[EXERCISE DESCRIPTION]: Would you reproduce each line below exactly, leaving every picture out?

[DATA PROVIDED]:
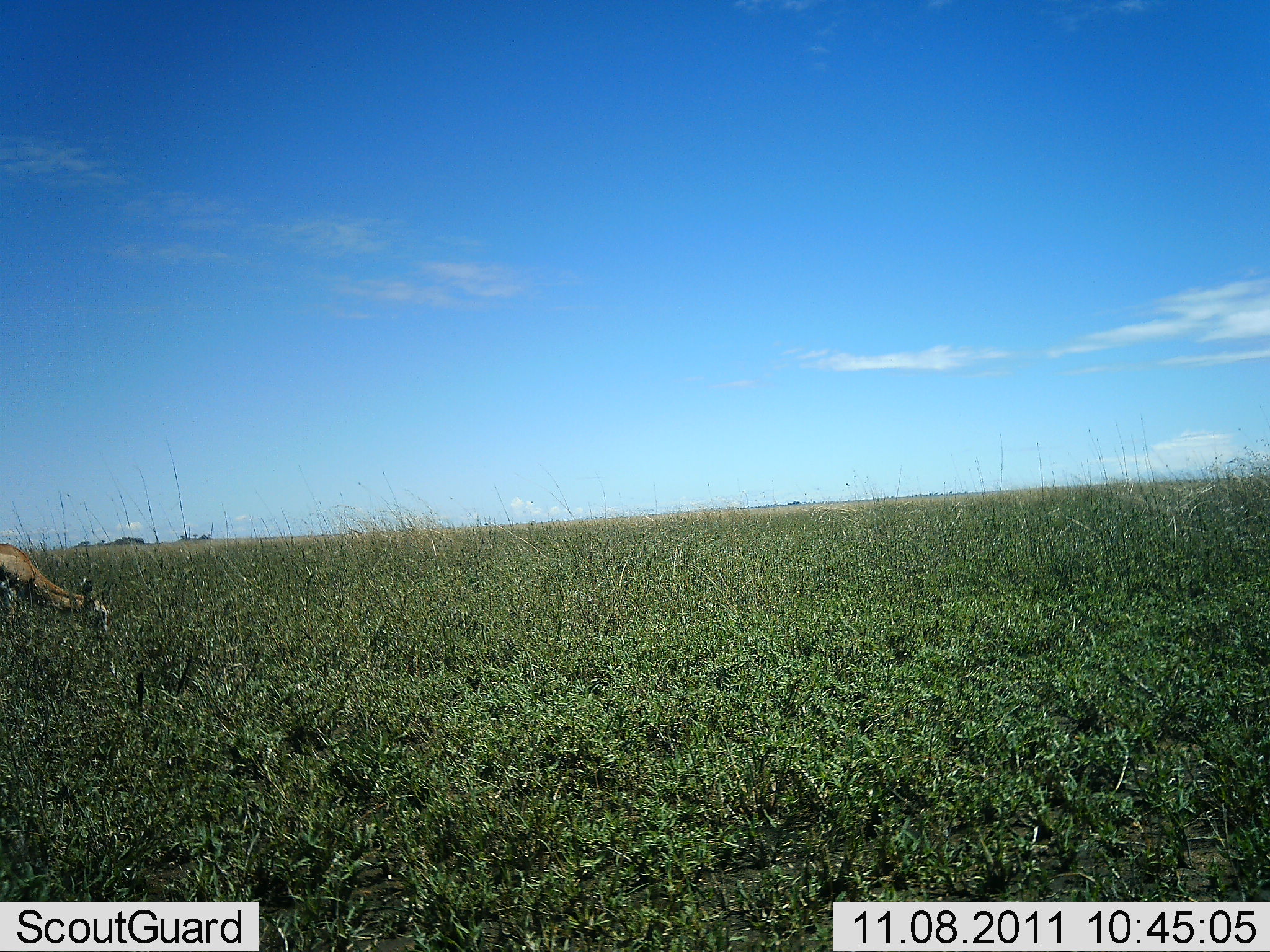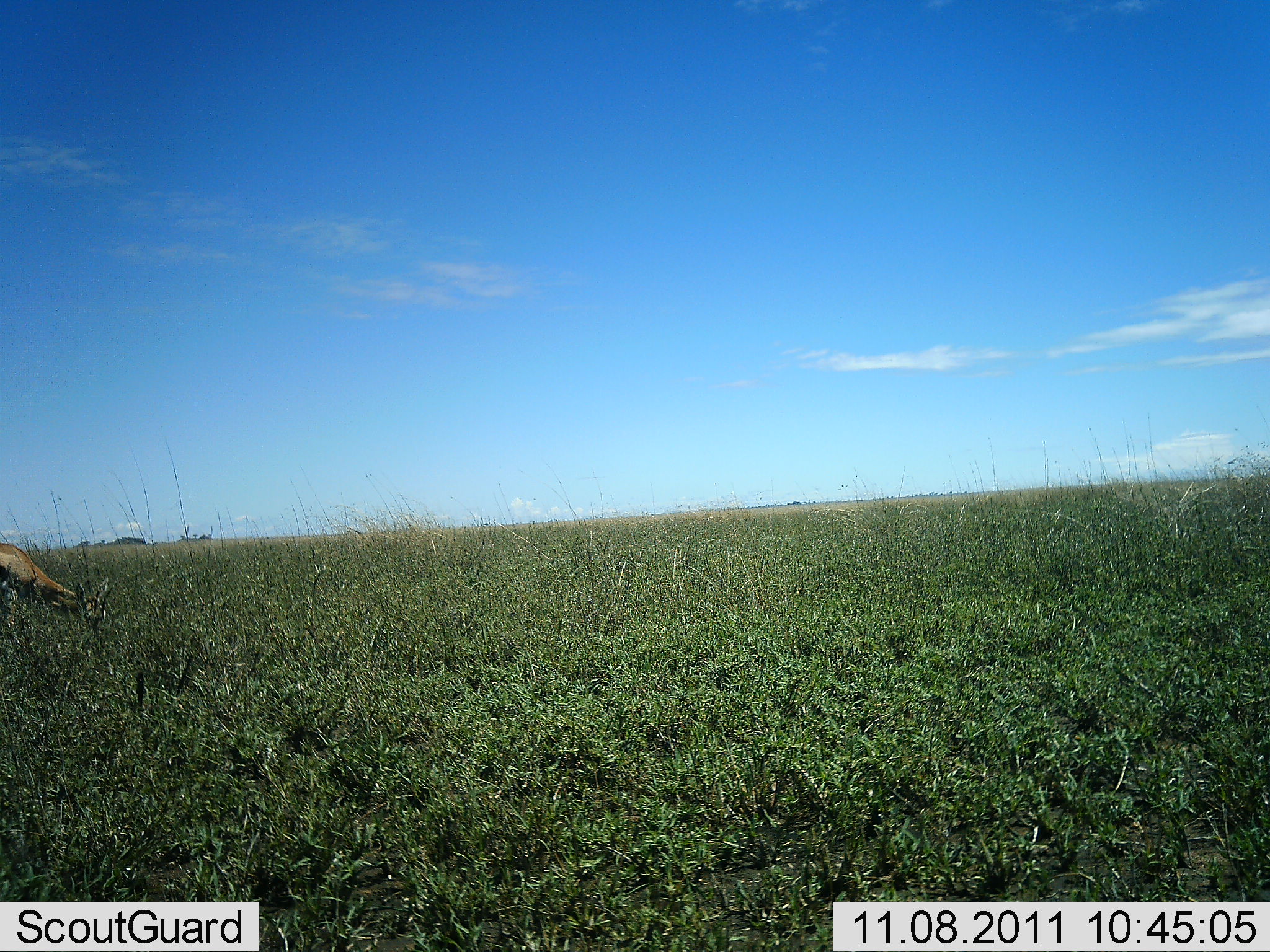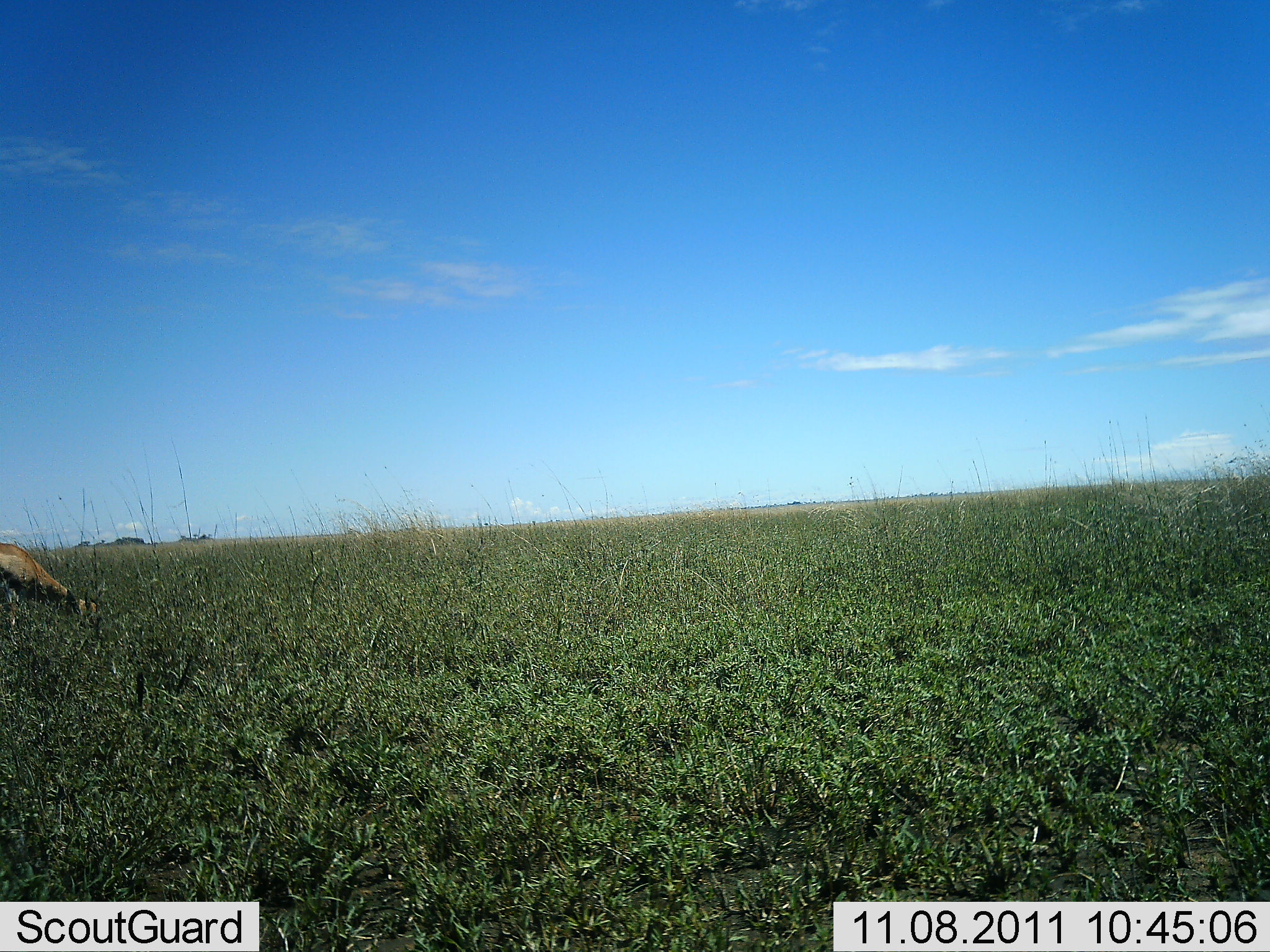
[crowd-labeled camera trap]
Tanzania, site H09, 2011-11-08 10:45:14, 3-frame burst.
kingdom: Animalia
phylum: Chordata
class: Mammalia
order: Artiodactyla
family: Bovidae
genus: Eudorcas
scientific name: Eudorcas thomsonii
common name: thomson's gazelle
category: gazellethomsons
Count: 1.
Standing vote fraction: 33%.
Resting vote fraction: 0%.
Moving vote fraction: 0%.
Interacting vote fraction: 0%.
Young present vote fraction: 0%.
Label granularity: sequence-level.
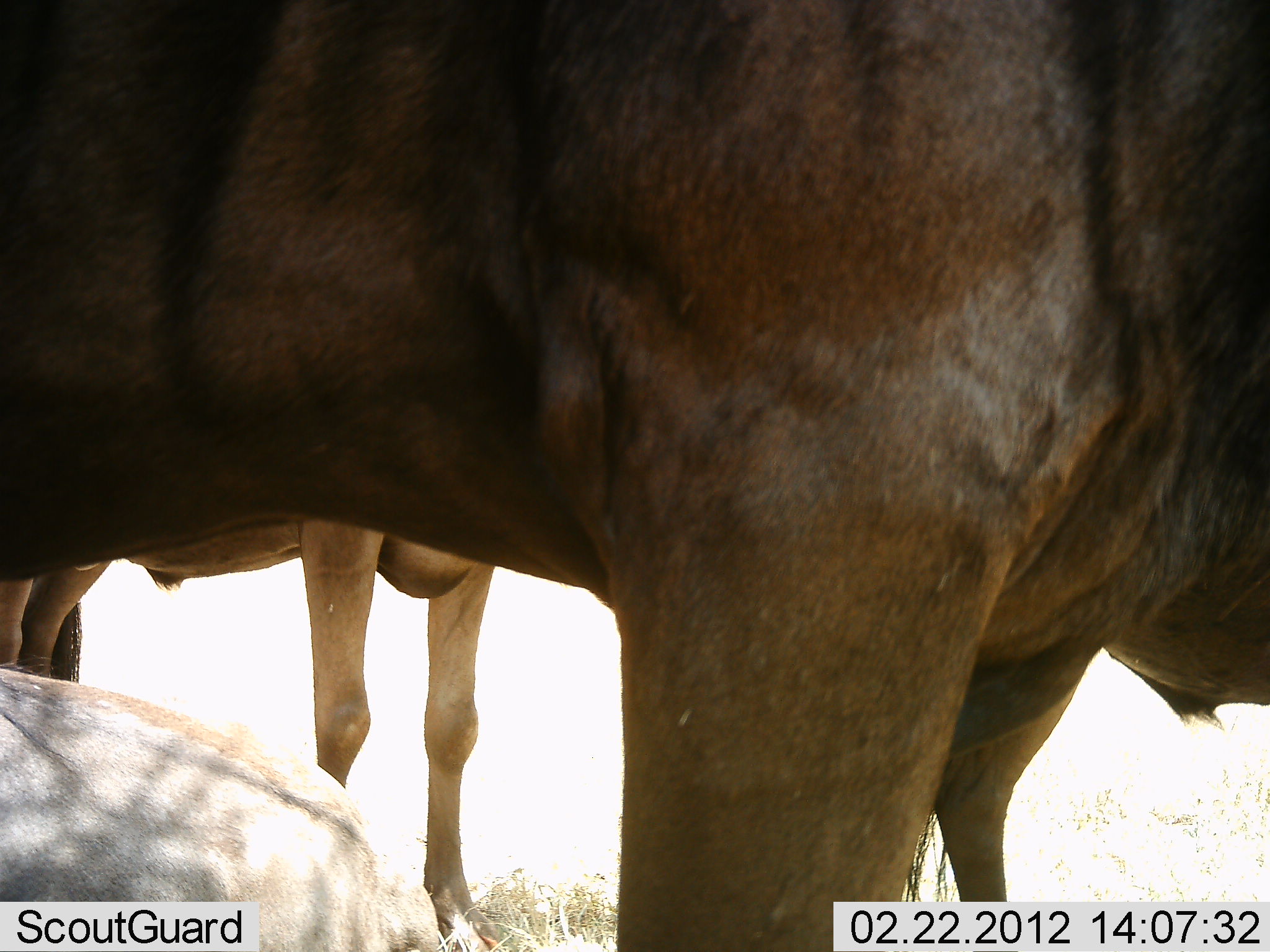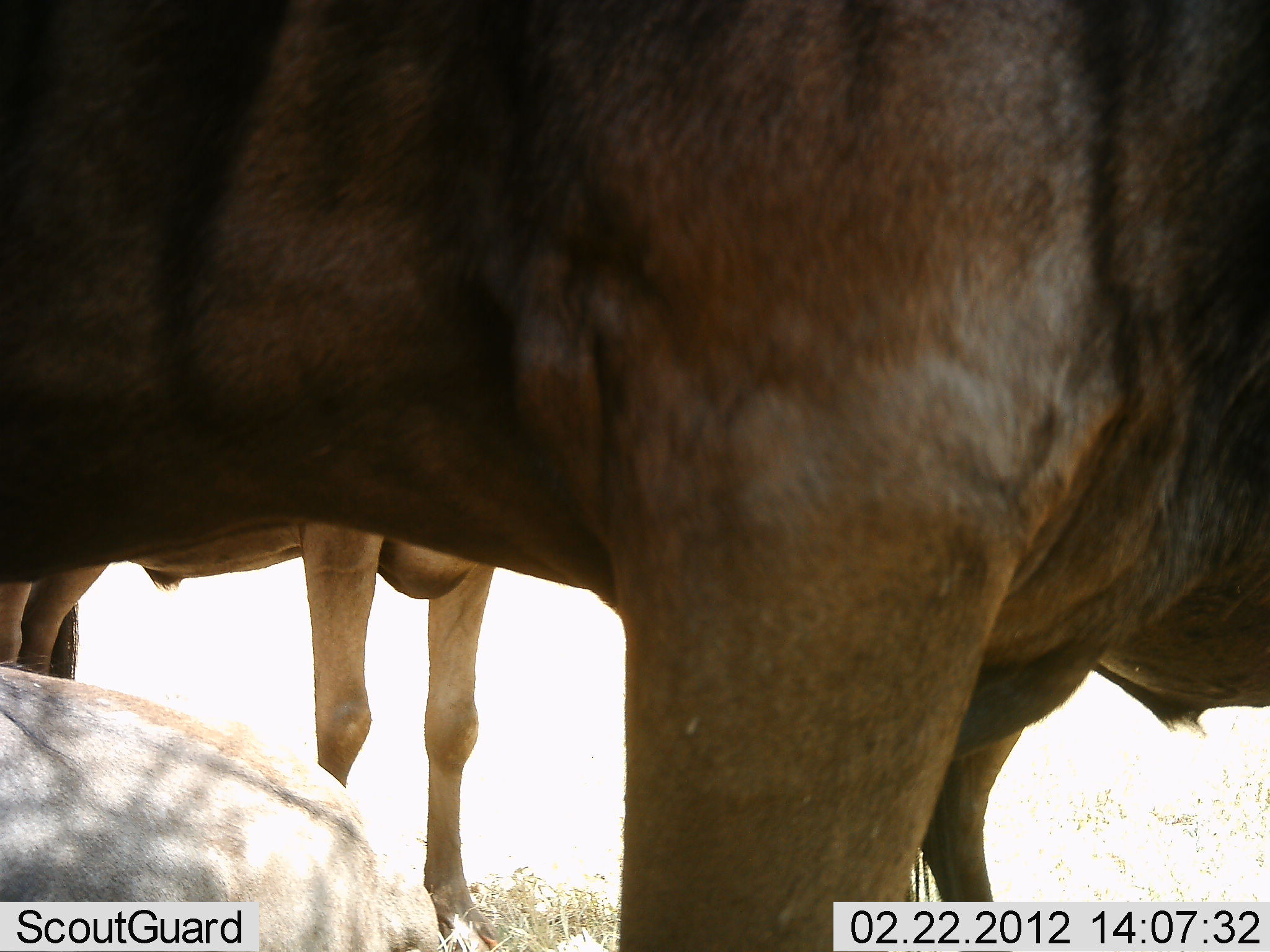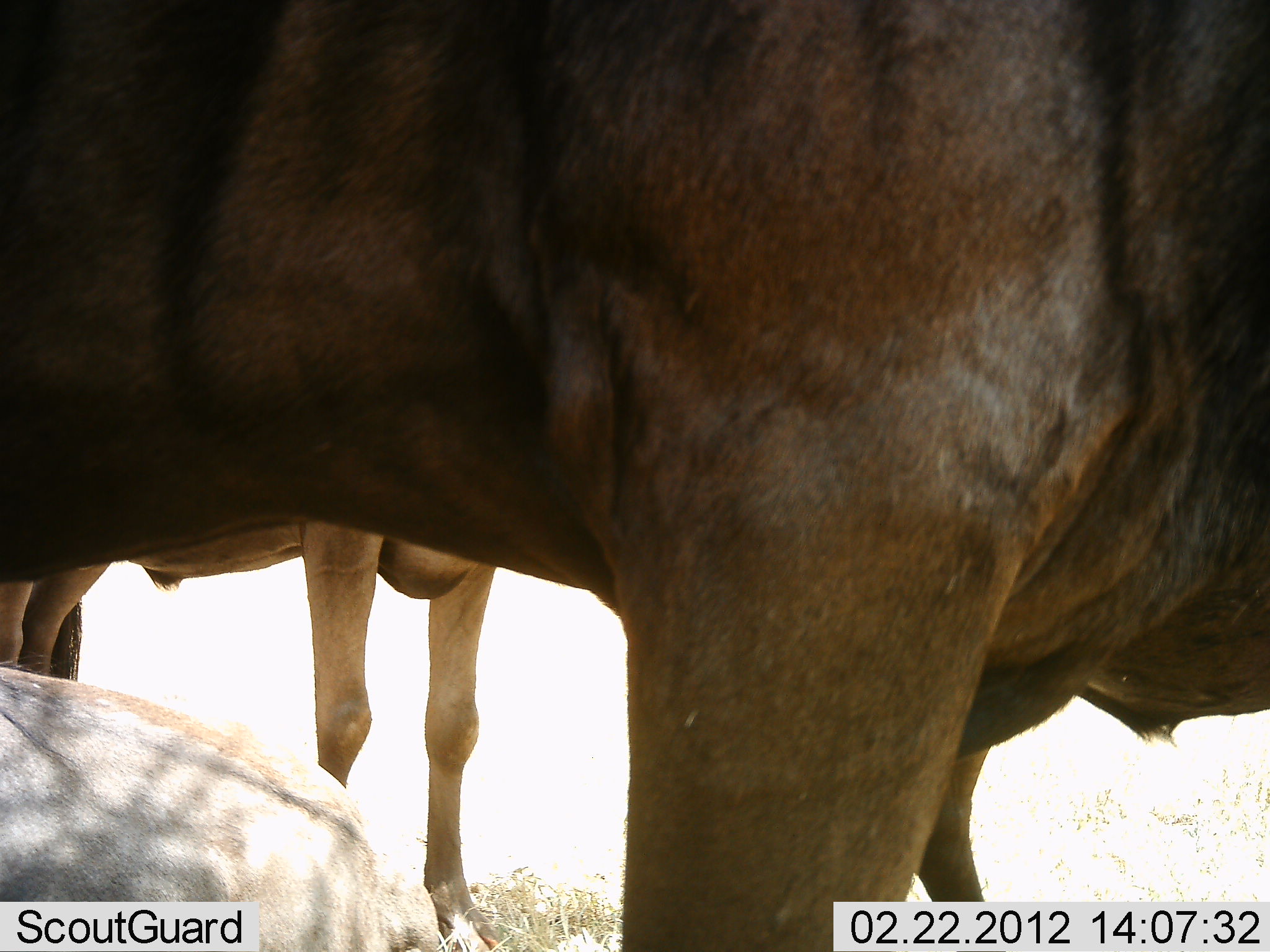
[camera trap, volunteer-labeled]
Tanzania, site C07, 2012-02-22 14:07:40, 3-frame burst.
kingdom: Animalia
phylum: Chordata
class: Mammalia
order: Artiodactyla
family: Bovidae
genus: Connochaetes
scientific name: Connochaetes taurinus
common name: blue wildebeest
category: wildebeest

[TASK RESPONSE]:
[crowd-labeled camera trap]
Tanzania, site H09, 2011-11-08 10:45:14, 3-frame burst.
kingdom: Animalia
phylum: Chordata
class: Mammalia
order: Artiodactyla
family: Bovidae
genus: Eudorcas
scientific name: Eudorcas thomsonii
common name: thomson's gazelle
category: gazellethomsons
Count: 1.
Standing vote fraction: 33%.
Resting vote fraction: 0%.
Moving vote fraction: 0%.
Interacting vote fraction: 0%.
Young present vote fraction: 0%.
Label granularity: sequence-level.
[camera trap, volunteer-labeled]
Tanzania, site C07, 2012-02-22 14:07:40, 3-frame burst.
kingdom: Animalia
phylum: Chordata
class: Mammalia
order: Artiodactyla
family: Bovidae
genus: Connochaetes
scientific name: Connochaetes taurinus
common name: blue wildebeest
category: wildebeest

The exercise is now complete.